Task instructions. Working from the entries below, tally each line that holds "level". Give the tally and nothing else.

BEGIN Exercise data

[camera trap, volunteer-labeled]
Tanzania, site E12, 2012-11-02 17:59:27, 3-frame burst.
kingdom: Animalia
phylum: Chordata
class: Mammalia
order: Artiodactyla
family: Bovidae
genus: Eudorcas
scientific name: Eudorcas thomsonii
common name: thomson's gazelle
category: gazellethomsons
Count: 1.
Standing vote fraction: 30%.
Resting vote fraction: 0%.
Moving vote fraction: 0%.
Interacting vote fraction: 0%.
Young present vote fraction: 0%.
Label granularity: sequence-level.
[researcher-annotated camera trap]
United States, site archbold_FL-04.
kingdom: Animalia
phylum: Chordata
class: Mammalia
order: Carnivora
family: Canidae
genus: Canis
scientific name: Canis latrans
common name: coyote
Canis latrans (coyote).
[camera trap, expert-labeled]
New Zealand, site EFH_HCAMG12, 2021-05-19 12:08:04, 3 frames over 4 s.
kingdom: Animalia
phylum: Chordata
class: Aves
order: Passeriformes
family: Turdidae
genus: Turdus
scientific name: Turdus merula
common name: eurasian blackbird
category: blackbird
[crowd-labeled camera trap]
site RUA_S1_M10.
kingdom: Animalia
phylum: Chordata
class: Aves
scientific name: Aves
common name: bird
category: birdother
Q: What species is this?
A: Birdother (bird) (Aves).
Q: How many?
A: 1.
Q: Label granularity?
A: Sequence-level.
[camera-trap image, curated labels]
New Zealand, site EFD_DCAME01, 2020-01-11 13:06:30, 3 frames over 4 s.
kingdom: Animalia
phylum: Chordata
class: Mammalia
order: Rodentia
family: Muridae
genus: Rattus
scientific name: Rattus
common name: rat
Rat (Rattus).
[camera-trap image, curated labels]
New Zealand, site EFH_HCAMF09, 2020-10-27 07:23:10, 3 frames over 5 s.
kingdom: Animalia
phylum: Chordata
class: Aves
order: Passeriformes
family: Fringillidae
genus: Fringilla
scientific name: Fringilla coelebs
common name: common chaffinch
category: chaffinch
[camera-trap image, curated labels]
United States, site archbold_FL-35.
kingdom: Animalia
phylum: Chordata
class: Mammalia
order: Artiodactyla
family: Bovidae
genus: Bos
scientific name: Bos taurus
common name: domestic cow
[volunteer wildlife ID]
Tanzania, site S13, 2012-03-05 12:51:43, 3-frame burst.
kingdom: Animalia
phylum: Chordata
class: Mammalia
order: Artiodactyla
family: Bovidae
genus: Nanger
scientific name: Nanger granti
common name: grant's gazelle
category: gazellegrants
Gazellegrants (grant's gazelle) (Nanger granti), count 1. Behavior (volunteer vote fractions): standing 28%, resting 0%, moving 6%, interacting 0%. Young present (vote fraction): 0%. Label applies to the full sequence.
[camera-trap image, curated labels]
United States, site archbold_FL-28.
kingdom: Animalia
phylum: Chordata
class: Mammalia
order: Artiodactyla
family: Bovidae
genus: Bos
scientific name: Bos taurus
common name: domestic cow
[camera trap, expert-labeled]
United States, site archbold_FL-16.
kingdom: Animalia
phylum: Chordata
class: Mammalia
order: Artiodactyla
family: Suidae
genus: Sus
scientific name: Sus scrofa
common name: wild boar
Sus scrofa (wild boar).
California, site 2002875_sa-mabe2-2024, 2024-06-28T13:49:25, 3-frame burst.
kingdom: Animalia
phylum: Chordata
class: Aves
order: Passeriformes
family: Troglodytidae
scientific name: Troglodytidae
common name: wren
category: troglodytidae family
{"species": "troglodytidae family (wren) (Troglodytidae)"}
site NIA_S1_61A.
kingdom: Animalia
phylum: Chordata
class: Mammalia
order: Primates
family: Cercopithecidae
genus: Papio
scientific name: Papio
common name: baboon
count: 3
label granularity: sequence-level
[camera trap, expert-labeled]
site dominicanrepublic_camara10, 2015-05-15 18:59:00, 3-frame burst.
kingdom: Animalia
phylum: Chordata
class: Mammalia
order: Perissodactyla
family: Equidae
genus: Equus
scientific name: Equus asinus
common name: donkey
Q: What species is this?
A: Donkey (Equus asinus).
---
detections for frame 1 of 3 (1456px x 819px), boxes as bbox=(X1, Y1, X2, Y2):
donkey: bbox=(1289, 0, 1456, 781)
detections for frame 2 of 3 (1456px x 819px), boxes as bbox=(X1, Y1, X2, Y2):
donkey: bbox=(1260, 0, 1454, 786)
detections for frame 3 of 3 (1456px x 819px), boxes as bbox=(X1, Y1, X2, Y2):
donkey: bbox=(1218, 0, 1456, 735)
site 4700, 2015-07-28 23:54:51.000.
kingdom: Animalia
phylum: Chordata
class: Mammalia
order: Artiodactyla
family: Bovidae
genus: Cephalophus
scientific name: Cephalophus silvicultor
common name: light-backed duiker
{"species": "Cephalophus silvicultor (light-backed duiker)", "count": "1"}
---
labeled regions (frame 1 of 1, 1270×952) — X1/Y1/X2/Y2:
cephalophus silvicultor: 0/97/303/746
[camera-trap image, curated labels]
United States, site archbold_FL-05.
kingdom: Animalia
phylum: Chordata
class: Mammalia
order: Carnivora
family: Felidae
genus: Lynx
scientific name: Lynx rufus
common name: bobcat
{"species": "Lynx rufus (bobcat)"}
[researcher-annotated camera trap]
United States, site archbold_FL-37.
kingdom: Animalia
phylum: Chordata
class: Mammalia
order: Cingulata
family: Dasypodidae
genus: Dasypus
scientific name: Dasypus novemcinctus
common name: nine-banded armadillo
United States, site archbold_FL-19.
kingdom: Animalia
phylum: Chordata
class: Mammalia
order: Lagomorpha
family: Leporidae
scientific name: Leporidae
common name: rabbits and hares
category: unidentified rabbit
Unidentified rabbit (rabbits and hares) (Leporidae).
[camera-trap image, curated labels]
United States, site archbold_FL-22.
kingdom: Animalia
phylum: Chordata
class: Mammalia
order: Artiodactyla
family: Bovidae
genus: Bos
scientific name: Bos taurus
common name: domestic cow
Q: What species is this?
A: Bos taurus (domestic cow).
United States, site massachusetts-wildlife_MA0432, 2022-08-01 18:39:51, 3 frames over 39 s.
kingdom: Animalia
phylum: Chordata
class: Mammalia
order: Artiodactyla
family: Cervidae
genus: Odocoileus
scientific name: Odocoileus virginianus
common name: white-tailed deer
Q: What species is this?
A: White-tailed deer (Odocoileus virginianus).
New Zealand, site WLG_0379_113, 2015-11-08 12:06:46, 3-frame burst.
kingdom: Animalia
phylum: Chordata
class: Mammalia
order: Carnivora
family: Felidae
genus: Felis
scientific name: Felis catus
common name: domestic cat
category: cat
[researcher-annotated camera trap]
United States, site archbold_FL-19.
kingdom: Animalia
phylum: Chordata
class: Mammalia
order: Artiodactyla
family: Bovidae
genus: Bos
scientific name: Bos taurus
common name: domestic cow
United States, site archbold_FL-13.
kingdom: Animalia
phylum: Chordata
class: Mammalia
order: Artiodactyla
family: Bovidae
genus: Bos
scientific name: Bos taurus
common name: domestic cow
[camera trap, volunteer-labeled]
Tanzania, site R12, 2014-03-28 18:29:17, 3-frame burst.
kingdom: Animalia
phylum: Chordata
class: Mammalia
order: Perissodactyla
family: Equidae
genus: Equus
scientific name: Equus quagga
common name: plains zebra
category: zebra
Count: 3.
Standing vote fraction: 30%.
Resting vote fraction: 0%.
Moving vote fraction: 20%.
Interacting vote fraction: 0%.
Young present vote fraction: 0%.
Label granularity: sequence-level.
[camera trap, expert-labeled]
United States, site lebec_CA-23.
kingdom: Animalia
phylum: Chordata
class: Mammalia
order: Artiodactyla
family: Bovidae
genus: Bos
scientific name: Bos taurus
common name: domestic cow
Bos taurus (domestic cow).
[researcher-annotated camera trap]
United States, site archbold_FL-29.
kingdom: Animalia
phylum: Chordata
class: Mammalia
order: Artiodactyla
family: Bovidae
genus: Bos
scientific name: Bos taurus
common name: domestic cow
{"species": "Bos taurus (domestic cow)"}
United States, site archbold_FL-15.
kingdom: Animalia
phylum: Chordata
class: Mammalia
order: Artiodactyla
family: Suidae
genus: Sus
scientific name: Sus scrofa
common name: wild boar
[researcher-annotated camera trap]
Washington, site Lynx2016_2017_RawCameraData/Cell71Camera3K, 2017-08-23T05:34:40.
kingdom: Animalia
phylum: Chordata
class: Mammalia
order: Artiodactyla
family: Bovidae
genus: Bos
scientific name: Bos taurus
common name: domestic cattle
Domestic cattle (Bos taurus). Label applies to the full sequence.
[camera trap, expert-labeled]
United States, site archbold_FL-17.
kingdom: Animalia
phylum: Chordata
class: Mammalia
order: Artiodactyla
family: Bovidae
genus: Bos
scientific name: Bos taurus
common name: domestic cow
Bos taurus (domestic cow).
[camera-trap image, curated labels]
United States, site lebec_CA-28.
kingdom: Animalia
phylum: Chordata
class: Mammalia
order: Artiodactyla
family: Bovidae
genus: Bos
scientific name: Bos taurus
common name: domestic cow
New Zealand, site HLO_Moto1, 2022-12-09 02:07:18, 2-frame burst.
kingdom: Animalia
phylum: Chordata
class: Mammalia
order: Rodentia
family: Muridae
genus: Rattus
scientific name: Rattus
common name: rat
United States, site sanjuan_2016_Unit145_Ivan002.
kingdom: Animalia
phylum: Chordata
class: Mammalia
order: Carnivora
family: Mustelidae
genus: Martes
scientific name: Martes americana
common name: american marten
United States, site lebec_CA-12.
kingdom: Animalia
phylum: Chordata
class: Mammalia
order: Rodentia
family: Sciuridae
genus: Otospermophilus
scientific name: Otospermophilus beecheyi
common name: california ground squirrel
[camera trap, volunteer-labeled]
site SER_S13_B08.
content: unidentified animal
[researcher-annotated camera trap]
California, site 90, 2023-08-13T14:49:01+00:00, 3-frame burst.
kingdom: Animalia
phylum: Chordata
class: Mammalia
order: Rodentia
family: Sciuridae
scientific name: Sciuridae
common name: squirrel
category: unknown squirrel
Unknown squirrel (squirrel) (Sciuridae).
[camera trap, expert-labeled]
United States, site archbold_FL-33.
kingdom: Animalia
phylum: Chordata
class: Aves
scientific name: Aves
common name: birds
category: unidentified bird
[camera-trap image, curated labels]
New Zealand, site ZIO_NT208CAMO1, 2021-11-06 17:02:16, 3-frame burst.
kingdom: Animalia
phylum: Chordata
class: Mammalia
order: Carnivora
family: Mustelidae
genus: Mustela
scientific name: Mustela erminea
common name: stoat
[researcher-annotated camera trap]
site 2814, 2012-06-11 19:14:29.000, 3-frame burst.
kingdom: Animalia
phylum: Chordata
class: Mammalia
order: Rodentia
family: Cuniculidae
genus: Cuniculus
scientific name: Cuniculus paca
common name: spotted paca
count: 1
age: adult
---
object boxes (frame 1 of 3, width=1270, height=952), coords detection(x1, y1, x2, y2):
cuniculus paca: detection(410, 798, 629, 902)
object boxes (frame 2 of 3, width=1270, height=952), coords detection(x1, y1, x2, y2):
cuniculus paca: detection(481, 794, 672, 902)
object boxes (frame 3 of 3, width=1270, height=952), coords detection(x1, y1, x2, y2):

END Exercise data

Response to this exercise. 4